> [OPDRACHT 1]:
Geef alle breuken van de normaal opgelegde prestatieduur die een ambtenaar met verminderde prestaties volgens de paginatekst kan volbrengen.
> [OPDRACHT 2]:
Leg in één tot drie zinnen uit aan welke ambtenaren het verlof voor verminderde prestaties volgens de paginatekst kan worden geweigerd, en om welke reden.

Art. 390.§ 1. De ambtenaar die de leeftijd van vijftig jaar bereikt, kan zijn ambt met verminderde prestaties wegens persoonlijke aangelegenheden uitoefenen.
Dat verlof kan worden geweigerd aan de ambtenaren van rang A1, A2 of A3 of aan de ambtenaren van rang A4 of aan elke andere ambtenaar die kaderfuncties in de rang A5, B1 of C1 uitoefent indien vereist door het belang van de dienst. § 2. De ambtenaar is ertoe verplicht ofwel de helft ofwel zes tiende, ofwel twee derde, ofwel zeven tiende, ofwel drie vierde, ofwel vier vijfde, ofwel negen tiende van de duur van de prestaties die hem normaal opgelegd zijn, te volbrengen. § 3. Die prestaties worden ofwel dagelijks ofwel volgens een andere week- of maandindeling verricht. § 4. De bevordering beëindigt de uitoefening van het ambt met verminderde prestaties niet.
Art. 391.Artikel 387, § 4, tweede tot en met vierde lid, geldt voor de toekenning van de toelating bedoeld in artikel 390.
Art. 392.Op eigen initiatief en mits een opzeggingstermijn van één maand neemt de ambtenaar zijn ambt opnieuw voltijds op vóór het verstrijken van de periode waarvoor hij verzocht heeft zijn ambt met verminderde prestaties uit te oefenen.
Art. 393.Het verlof wordt geschorst in de gevallen en onder de voorwaarden bedoeld in artikel 388.
Art. 394.Het verlof wordt niet bezoldigd, en voor het overige wordt het gelijkgesteld met dienstactiviteit.
De ambtenaar geniet de wedde die verschuldigd is wegens de verminderde prestaties.
Die wedde wordt met één vijfde van de wedde vermeerderd die verschuldigd zou zijn geweest voor de prestaties die niet geleverd zijn. Afdeling III. - Vrijwillige vierdagenweek
Art. 395.De ambtenaar kan voor een ononderbroken periode van minstens één jaar de arbeidsregeling van de vierdagenweek kiezen waarin hij over vier werkdagen per week vier vijfde van de prestaties die hem normaal zijn opgelegd, levert.
Art. 396.De vierdagenweekregeling kan evenwel : - aan de ambtenaren van rang A1, A2 of A3 of aan de ambtenaar van rang A4 of aan elke andere ambtenaar die kaderfuncties in de rang B1 of C1 uitoefent, weigeren, indien vereist door het belang van de dienst; - niet toegekend worden aan het contractuele personeelslid dat in dienst is genomen in het kader van een vervangingssovereenkomst; - niet toegekend worden aan het contractuele personeelslid dat in dienst is genomen om aan uitzonderlijke en tijdelijke personeelsbehoeften te voldoen.

> [GEGEVENSSET]:
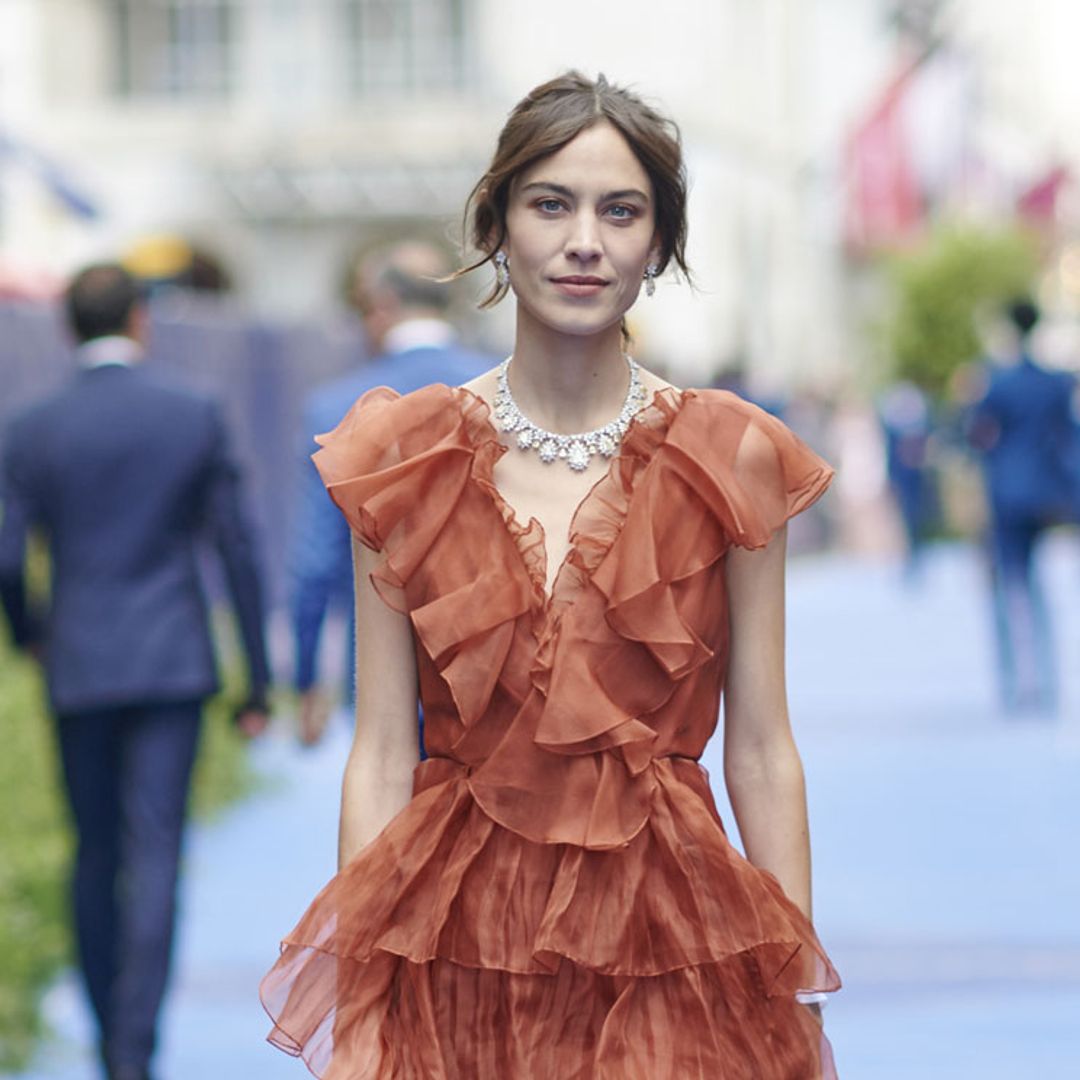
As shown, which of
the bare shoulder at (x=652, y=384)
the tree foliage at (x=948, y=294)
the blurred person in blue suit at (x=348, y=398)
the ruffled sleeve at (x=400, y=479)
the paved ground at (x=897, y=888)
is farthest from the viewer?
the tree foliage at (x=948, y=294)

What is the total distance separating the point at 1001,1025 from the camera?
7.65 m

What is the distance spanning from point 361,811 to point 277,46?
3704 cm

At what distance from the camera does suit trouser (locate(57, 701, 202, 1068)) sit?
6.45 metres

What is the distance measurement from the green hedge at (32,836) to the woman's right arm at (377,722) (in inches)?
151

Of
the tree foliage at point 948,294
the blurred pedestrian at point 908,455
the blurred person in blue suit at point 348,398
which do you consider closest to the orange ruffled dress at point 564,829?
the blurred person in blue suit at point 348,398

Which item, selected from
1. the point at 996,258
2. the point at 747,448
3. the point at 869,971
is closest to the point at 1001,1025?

> [ANTWOORD 1]:
- de helft
- zes tiende
- twee derde
- zeven tiende
- drie vierde
- vier vijfde
- negen tiende

> [ANTWOORD 2]:
Het verlof kan worden geweigerd aan ambtenaren van rang A1, A2, A3 of A4 en aan elke andere ambtenaar die kaderfuncties in de rang A5, B1 of C1 uitoefent. Dat kan wanneer het belang van de dienst het vereist.